Algunas de las modificaciones propuestas mejoran el control de estados y municipios, como es el caso de ampliar las obligaciones de registro de las asociaciones público privadas, pero la mayoría las relajan. La pérdida en términos de transparencia es clara, mientras ahora el sistema de alertas se actualiza 60 días después de cada trimestre, ahora será cada 90 para los municipios y anualmente para los organismos descentralizados. No encuentro explicación alguna para postergar la publicación de información que, en teoría, siempre debe tener la autoridad hacendaria. La propuesta además permite a los estados asignar, sin realizar un proceso competitivo, las reestructuraciones de deuda. Esto es grave cuando existe evidencia de colusiones de instituciones financieras en créditos al gobierno. La reforma no corrige una de la fallas fundamentales de la ley, que consiste en que las reestructuras de deuda no necesariamente tienen que bajar el valor presente de la deuda, es decir, no sólo ampliar plazos, sino efectivamente desendeudar.

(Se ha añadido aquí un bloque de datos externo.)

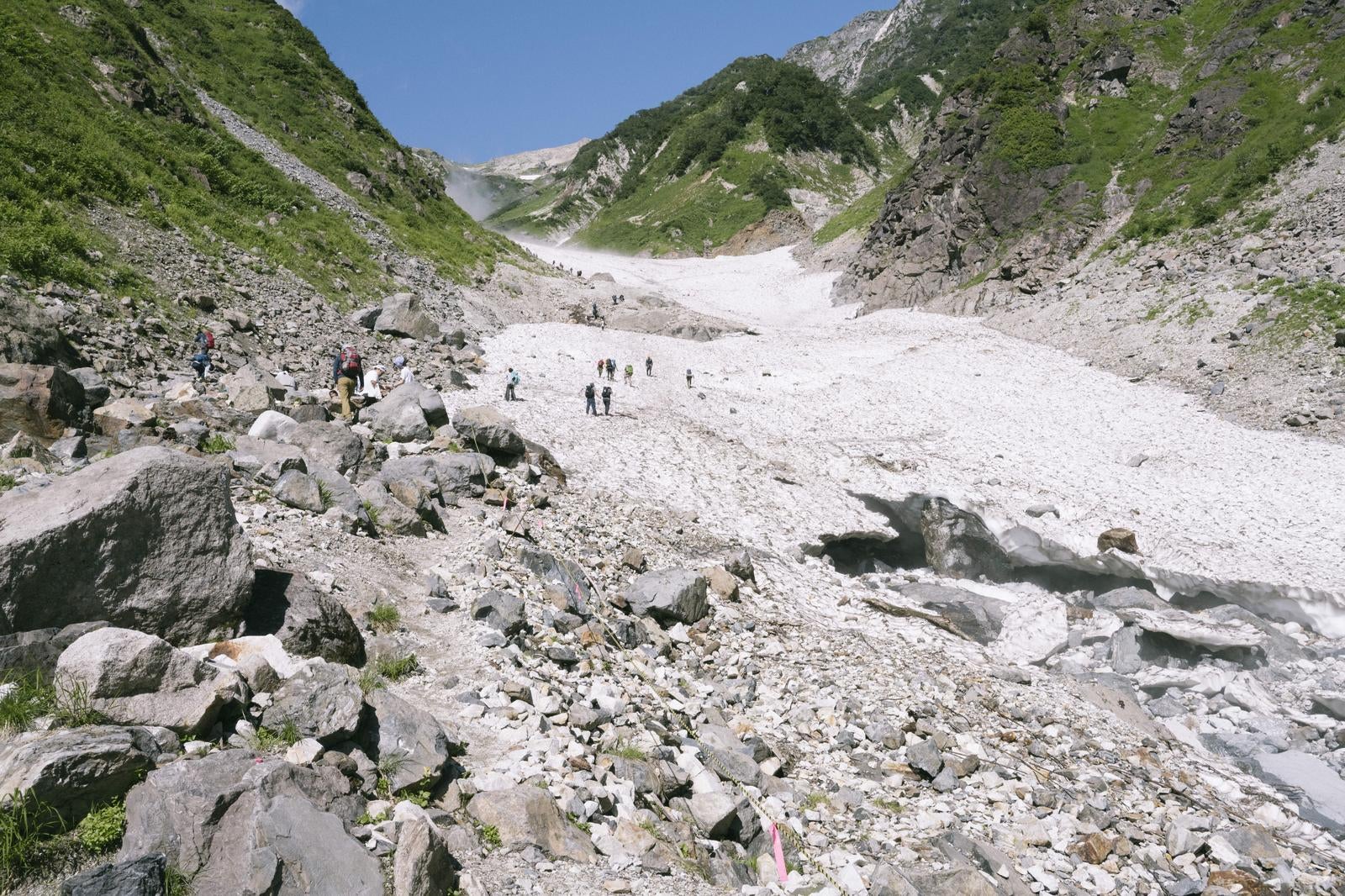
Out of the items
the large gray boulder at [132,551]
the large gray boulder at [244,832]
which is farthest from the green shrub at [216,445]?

La principal modificación consiste en permitir que la mayor parte de los recursos que no se ejercieron el año anterior, por subejercicios principalmente, no se tenga que destinar a inversión o fondos de contingencia. Esto se hace por medio de establecer el concepto de disponibilidades, que son los recursos de ejercicios anteriores no devengados, como éstos se incluyen en una nueva disposición de financiamiento neto, entonces pueden ser utilizados libremente para financiar el gasto. Por otro lado, los ingresos excedentes ya no se tienen que destinar en un porcentaje de 50% a prepagar deuda y una parte de los mismos puede ser utilizada para gasto corriente.

Las propuestas se suman a las licencias que ya se otorgan a los estados en materia de deuda en la Ley de Ingresos, como obviar la obligación de acudir a los congresos locales cuando se comprometen las aportaciones que provienen del Ramo 33. Se entiende y justifica la parte de la propuesta que dispensa requisitos de gasto, como los análisis de costo-beneficio, en caso de desastre, pero no lo que representa un relajamiento permanente de los controles que buscan reducir la deuda de estados y municipios.